## PASSAGE PROVIDED:
★ ★ ★ ★ ★ ★ ★
Monday, June 8, 2009

The Slave Who Killed her Master






Introduction: The Lena Baker story was brought to our attention by one of our board posters (Taste-T). Thank you for bringing this to our attention.
Props to actress Tichina Arnold for being instrumental in bringing this story to the big screen. Tichina Arnold is not only the star, she's also one of the producers of this film. Pre-Oscar buzz is already surrounding this movie.




THE LENA BAKER STORY:
Lena Baker (June 8, 1901 – March 5, 1945) was an African American maid who was executed for murder by the State of Georgia in 1945 for killing her employer, Ernest Knight, 67, in 1944. At her trial she claimed that he had imprisoned and threatened to shoot her should she attempt to leave, whereupon she took his gun and shot him. Baker was the only woman to be executed by electrocution in Georgia. She was granted a full and unconditional pardon by the State of Georgia in 2005, 60 years after her execution.
Baker was born and raised in Cuthbert, Georgia to a family of poor black sharecroppers. Her mother, Queenie, worked for a farmer named J.A. Cox, chopping cotton.
At the age of 20, Baker and a friend found they could make money by "entertaining gentlemen." This came to attention of the Randolph County sheriff as their clientèle were white and interracial relationships were illegal in Georgia.The two were arrested and spent several months in a workhouse. On release she was ostracized by the black community, leading her to become an alcoholic. By the time she was in her early forties, Baker had three children.
In 1941, Knight hired Baker to care for him after he broke his leg. In the town of Cuthbert, Georgia, Knight was viewed as a brutal and abusive man, a failed farmer who ran a gristmill and who always had a pistol strapped to his chest. A relationship developed between the two. Knight was believed to provide Baker with alcohol in return for sex, and the whole town knew of the relationship. Knight was persuaded by his oldest son, A.C. Knight, to move to Tallahassee, Florida in an effort to break up the pair, but Baker soon followed. A.C. Knight then gave Baker an ultimatum to leave, which she did, but Knight followed her back to Cuthbert.
On the night of April 30, 1944, Lena Baker went to the house of J.A. Cox, who was now the town coroner, and told him that she had shot Knight. Cox told Baker to go to the sheriff, while he would go to the gristmill where Baker said Knight's body was. Baker did not go to the sheriff, but instead went home.She was picked up by the sheriff later that night, but was cooperative. He gave her two days to sleep off the effects of the alcohol in her system before questioning her.
★ ★ ★ ★ ★ ★ ★
## PROVIDED INFORMATION:
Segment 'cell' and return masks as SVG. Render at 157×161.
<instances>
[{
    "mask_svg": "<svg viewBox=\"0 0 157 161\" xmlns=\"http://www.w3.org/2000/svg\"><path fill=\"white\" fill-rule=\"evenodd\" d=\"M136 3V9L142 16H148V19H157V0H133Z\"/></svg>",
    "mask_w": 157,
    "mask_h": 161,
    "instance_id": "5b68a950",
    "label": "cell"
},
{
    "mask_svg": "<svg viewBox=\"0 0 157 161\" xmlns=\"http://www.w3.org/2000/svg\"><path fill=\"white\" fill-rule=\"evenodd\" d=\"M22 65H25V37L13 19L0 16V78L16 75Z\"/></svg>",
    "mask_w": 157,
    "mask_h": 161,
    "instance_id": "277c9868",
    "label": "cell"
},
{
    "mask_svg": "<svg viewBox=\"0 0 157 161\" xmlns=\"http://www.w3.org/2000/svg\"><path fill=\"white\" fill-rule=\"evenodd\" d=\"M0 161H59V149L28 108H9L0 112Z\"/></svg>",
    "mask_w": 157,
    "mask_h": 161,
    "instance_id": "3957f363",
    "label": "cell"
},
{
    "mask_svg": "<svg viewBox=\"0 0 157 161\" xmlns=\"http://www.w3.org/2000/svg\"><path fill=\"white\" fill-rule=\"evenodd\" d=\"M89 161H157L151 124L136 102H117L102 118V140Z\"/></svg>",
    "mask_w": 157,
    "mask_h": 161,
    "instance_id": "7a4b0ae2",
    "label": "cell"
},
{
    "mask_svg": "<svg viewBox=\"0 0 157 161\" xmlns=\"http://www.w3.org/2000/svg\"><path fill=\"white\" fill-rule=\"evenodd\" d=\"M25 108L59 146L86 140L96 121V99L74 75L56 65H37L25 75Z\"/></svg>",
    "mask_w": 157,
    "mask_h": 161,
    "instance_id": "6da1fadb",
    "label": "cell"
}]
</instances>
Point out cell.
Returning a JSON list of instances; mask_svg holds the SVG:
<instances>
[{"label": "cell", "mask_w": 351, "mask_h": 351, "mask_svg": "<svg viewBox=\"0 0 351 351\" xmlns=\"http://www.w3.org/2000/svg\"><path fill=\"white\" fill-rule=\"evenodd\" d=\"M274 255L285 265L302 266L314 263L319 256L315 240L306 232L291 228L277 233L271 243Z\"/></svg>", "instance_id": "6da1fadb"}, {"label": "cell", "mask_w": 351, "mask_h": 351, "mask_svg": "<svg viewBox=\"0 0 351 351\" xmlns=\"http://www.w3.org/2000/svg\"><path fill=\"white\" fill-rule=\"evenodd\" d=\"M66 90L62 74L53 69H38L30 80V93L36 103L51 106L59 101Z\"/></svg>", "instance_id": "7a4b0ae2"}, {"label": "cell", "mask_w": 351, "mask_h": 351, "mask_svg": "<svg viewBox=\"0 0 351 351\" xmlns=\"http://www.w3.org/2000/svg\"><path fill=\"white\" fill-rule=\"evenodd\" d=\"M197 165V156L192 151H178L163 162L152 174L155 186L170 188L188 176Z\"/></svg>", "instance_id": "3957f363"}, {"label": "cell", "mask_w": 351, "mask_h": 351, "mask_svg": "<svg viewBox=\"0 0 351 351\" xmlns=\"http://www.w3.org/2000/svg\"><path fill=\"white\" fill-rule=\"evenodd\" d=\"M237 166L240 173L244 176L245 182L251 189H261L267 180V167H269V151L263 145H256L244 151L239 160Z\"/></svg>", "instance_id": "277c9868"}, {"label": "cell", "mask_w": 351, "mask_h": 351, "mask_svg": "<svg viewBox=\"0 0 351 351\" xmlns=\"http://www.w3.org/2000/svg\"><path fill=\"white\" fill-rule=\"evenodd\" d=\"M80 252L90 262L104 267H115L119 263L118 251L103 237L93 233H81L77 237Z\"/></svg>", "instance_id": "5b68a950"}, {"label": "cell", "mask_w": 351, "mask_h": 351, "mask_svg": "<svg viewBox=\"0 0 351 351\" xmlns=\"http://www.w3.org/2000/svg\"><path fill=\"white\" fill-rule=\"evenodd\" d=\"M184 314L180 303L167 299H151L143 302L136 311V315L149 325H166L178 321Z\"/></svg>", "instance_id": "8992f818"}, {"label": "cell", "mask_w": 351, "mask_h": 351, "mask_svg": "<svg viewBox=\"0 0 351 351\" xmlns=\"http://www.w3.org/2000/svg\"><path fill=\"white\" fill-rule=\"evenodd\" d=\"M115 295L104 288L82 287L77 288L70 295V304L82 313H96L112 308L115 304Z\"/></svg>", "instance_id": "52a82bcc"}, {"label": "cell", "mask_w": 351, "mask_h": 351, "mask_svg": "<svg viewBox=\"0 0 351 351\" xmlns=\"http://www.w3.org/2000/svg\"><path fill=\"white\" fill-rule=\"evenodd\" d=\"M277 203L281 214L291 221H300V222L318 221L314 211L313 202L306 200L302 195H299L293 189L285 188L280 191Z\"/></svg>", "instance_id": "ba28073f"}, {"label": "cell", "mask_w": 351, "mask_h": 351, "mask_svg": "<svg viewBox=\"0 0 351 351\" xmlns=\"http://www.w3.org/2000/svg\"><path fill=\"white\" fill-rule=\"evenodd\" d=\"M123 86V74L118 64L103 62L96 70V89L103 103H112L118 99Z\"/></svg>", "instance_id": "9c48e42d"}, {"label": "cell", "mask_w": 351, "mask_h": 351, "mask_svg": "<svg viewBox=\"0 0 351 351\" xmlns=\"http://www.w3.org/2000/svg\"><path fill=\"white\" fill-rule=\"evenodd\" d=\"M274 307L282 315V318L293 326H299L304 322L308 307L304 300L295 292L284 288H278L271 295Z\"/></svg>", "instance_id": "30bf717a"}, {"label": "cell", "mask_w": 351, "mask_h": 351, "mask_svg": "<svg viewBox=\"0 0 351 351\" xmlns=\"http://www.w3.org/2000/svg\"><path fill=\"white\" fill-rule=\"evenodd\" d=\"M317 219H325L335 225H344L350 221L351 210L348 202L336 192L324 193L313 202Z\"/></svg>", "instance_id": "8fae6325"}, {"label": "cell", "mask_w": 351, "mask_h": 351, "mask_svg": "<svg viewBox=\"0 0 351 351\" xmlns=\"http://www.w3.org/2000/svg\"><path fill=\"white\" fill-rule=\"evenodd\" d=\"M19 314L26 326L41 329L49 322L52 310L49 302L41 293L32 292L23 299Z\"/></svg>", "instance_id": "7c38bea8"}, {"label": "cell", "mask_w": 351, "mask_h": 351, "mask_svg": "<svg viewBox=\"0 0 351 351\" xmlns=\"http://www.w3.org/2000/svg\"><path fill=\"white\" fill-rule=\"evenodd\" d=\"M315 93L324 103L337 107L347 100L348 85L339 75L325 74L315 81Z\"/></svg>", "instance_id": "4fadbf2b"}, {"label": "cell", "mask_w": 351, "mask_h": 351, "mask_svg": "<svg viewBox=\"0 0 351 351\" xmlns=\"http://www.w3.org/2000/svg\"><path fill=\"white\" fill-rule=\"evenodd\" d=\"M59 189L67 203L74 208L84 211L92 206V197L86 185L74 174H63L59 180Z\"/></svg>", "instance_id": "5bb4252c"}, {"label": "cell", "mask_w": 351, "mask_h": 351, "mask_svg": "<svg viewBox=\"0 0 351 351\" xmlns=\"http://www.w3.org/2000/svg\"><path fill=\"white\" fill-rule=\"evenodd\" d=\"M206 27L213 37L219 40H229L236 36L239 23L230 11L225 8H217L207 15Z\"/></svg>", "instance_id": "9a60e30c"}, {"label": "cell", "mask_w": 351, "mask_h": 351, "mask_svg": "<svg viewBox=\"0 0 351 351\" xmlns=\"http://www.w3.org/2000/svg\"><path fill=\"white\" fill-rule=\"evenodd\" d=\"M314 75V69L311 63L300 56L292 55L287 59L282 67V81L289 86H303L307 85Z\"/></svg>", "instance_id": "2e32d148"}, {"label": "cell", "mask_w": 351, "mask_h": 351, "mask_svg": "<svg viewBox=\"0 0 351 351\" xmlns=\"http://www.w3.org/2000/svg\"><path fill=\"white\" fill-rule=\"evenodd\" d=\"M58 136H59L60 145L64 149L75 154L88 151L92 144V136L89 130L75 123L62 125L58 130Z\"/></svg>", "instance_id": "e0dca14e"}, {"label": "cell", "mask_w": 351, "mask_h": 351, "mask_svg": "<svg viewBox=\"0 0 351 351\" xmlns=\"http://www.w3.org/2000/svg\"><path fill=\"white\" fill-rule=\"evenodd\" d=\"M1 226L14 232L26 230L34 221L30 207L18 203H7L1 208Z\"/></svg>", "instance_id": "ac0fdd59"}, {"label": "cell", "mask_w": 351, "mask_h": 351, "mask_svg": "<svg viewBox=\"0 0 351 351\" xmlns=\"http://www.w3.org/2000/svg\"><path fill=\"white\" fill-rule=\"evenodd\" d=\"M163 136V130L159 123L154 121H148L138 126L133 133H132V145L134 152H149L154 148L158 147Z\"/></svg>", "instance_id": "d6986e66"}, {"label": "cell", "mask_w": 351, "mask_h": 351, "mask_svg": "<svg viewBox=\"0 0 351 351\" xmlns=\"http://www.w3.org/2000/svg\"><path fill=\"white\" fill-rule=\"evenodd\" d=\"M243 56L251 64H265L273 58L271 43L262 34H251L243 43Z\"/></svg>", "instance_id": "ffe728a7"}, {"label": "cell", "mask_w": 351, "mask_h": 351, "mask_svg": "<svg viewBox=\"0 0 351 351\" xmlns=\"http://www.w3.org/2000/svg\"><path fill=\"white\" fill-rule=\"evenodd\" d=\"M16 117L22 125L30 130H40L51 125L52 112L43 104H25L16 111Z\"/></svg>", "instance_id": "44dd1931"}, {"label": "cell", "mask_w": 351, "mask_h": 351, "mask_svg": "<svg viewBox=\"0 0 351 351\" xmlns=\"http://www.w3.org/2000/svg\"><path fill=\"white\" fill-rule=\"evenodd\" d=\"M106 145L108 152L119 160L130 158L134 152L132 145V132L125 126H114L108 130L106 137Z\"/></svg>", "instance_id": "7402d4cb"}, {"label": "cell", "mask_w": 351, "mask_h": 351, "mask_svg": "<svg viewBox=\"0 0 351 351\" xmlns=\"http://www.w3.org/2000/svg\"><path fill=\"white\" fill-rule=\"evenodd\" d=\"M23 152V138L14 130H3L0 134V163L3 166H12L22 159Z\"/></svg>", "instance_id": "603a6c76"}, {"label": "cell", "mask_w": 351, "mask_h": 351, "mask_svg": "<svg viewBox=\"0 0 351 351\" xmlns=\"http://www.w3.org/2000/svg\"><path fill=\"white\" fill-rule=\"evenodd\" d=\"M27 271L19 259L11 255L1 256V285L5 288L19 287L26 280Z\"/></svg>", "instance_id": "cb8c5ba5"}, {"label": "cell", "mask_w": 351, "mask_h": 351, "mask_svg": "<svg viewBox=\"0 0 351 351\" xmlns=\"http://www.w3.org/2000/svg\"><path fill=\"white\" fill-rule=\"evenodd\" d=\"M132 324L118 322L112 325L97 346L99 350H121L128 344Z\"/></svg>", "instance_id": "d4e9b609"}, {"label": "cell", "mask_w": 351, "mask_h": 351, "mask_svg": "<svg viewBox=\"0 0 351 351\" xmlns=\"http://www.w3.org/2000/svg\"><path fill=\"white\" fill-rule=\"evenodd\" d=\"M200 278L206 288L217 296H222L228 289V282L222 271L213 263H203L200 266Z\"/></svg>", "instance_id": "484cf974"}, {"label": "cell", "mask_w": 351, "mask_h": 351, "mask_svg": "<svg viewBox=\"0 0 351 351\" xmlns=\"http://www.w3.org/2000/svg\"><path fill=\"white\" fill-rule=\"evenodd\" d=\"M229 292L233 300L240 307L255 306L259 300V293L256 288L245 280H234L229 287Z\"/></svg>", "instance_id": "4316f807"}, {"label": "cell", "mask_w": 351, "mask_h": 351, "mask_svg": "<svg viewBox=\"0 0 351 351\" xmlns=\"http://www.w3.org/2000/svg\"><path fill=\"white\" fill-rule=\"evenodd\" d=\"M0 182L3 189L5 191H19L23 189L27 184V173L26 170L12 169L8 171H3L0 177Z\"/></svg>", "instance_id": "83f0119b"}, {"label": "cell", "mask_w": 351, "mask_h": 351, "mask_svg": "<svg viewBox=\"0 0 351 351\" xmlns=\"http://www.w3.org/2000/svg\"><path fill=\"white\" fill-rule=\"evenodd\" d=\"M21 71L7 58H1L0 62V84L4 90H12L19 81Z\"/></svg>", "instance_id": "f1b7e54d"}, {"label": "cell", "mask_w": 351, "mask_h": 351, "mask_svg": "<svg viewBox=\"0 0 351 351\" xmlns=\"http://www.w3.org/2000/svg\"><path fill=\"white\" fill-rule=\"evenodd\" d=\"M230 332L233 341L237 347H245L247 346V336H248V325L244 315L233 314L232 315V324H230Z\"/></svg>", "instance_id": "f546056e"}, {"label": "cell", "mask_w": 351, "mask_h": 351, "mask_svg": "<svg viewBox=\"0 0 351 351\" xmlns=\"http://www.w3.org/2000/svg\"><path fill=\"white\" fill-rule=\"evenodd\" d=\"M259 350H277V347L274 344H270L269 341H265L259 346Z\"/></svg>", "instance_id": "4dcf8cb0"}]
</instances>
★ ★ ★ ★ ★ ★ ★
## ACTIONS TO TAKE:
• A. Rename "Tichina Arnold" as "Ms. Arnold" in the Lena Baker post, starting with "Monday, June 8, 2009" and going on through "surrounding this movie.".
• B. According to the Lena Baker post, in what year did the State of Georgia grant Baker a full and unconditional pardon?
• C. Proceed with the Lena Baker post, picking up after its last sentence.
The lines are separate material and have no connection to the Lena Baker post.

## ANSWERS BY ITEM NUMBER:
• A.
Monday, June 8, 2009

The Slave Who Killed her Master






Introduction: The Lena Baker story was brought to our attention by one of our board posters (Taste-T). Thank you for bringing this to our attention.
Props to actress Ms. Arnold for being instrumental in bringing this story to the big screen. Ms. Arnold is not only the star, she's also one of the producers of this film. Pre-Oscar buzz is already surrounding this movie.

• B. 2005

• C.
Baker then told her version of events. Knight had come to her house drunk and asked her to come to the mill. She did not want to go and tried stalling him by asking for money to go buy some whiskey. He gave her some money and she went to the "colored bar" on Dawson Street to buy alcohol, but found it closed. She waited there for a while hoping that Knight would leave her house, but when she returned, he was still there.She was forced to accompany him to the mill, but escaped and hid in the underbrush. She bought some whiskey and went to sleep in the woods near the convict camp. On waking the next morning she decided to go to the mill, sure this was the last place that Knight would go; this was exactly where Knight was, however. He held her prisoner for several hours, even through several hours of his absence, when he attended a "singing" with his son.He returned and told Baker he would kill her if she tried to "quit" him. Baker was the only living witness to the details of what happened, but in the ensuing struggle, Knight's pistol went off, hitting him in the head and instantly killing him. Baker claimed she acted in self-defense.
Lena Baker was charged with capital murder and stood trial on August 14, 1944, presided over by Judge William "Two Gun" Worrill, who kept a pair of pistols on his judicial bench in plain view. The all-white male jury convicted her by the end of the afternoon. Her court-appointed counsel, W.L. Ferguson, filed an appeal but then dropped Baker as a client. Governor Ellis Arnall granted Lena a 60-day reprieve so that the Board of Pardons and Parole could review the case, but clemency was denied in January 1945. Baker was transferred to Reidsville State Prison on February 23, 1945.
On entering the execution chamber, Baker calmly sat in the electric chair, called Old Sparky, and said "What I done, I did in self-defense. I have nothing against anyone. I'm ready to meet my God." She was buried at Mount Vernon Baptist Church.
In 2001, members of Baker's family petitioned to have a pardon granted by the Georgia Board of Pardons and Paroles, seeing the original verdict as racist. This was granted in 2005, with the Parole Board, granting her a full and unconditional pardon, suggesting a verdict of manslaughter, which would have carried a 15 year sentence, would have been more appropriate.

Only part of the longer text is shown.